7. National Organization

In the year 1952, after Brower was elected to be the first executive director, Sierra Club began to pick up with some of the larger and more professional conservation organizations such as the National Audubon Society, National Wildlife Federation etc. It was only after the battle against the Echo Park Dam in Dinosaur National Monument in Utah, then Sierra Club began to gain a national reputation. If this project were to be approved, there would be huge flooding in the Green and Yampa river valleys in the area of the Dinosaur National Monument. To many conversationalists, it was like the repeat of the Hetch Hetchy controversy, and they were all fiercely opposing its approval.

Their “opponents” were influential members of Congress, and they were all devoted to the Echo Park Dam project, for the sole reason of wanting to obtain “water rights” such as the low costs of hydroelectric power and erecting reservoirs as a place for sightseeing.
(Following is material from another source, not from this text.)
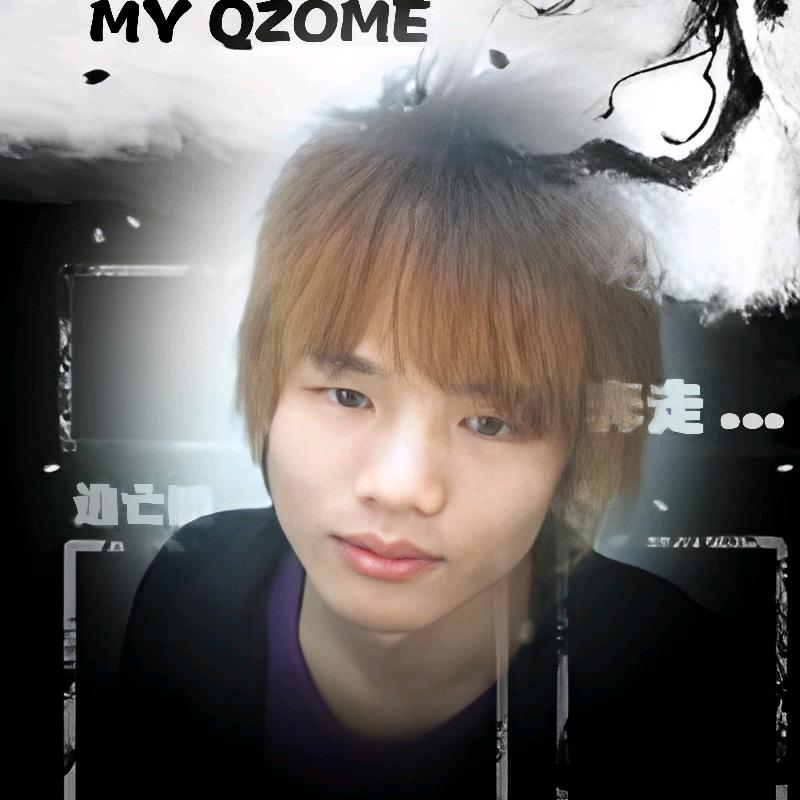 ༺Zhuༀ小桀💰༣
Fortunately, Sierra Club gained success in the eradication of the project on Echo Park Dam, with Congress establishing a compromise. The Colorado River Storage Project Act was passed on April 11, 1956, stating that “no dam or reservoir constructed under the authorization of the Act shall be within any National Park or Monument”. With that,  Sierra Club saw an exponential increase in their membership numbers, to almost 15,000 by the year 1930.

After their win against the Echo Park Dam controversy, Sierra Club was finally gaining the recognition of a national conservation organization, with the club’s Biennial Wilderness Conferences being launched in the year 1949, along with the Wilderness Society. These became an essential force in the campaign that captured passage of the Wilderness Act.